- _INSTRUCTIONS TO FOLLOW_
In the text on discussion board assignments for nursing students, why are the students' answers to the case study questions posted on the Canvas discussion board? Explain in one to three sentences.

- _DOCUMENT EXTRACT_
··········

Engaging Nursing Students Through the Use of Discussion Board Assignments

Saturday, 28 October 2017

Alicia A. Stone, PhD, MS, BS
Nursing Division, Molloy College, Rockville Centre, NY, USA

The learner of today presents with a technology-based skill set that has called for a change in nursing education. Students are given readings that are often available on electronic devices. Most students are accustomed to looking up definitions and problem-solving on the internet. Web 2.0 or the interactive and user-controlled capabilities of the World Wide Web became part of their daily lives. The challenge for today’s professor is to find a way to engage students in learning nursing principles while keeping them actively involved in the process. Technology has the potential to become a cognitive tool that advances students’ clinical reasoning skills, rather than just making traditional learning tasks easier.

An assignment was created to engage the students prior to class with technology and discussion boards. Prior to each class meeting, students are required to access case studies and answer questions that are designed to elicit clinical reasoning skills. The answers are posted on the Canvas discussion board so that the students can reads other postings and respond to them. They then arrive at class having read the material and become more engaged in the learning process and class discussions. Their clinical instructors have noticed that they are more prepared for the clinical day and often compare the case presentations with the actual patient scenarios.

··········

- _RAW DATA_

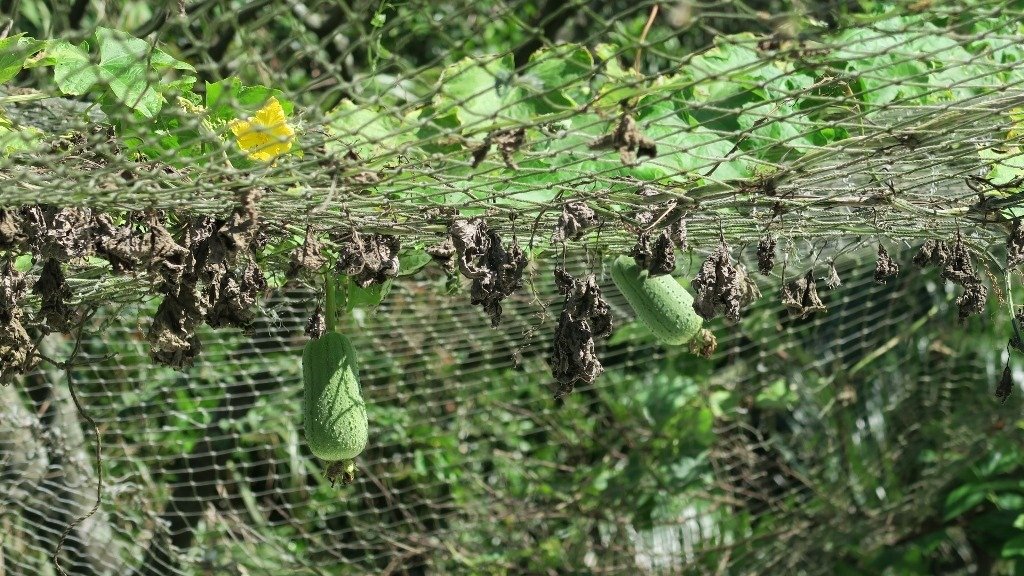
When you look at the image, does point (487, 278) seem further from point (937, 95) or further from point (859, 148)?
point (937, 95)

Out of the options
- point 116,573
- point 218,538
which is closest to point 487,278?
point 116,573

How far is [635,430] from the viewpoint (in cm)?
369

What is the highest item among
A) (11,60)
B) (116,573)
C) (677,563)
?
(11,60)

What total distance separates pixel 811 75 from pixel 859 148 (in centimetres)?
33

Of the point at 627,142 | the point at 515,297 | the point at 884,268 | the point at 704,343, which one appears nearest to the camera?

··········

- _THE ANSWER_
The answers go on the Canvas discussion board so that students can read one another's postings and respond to them.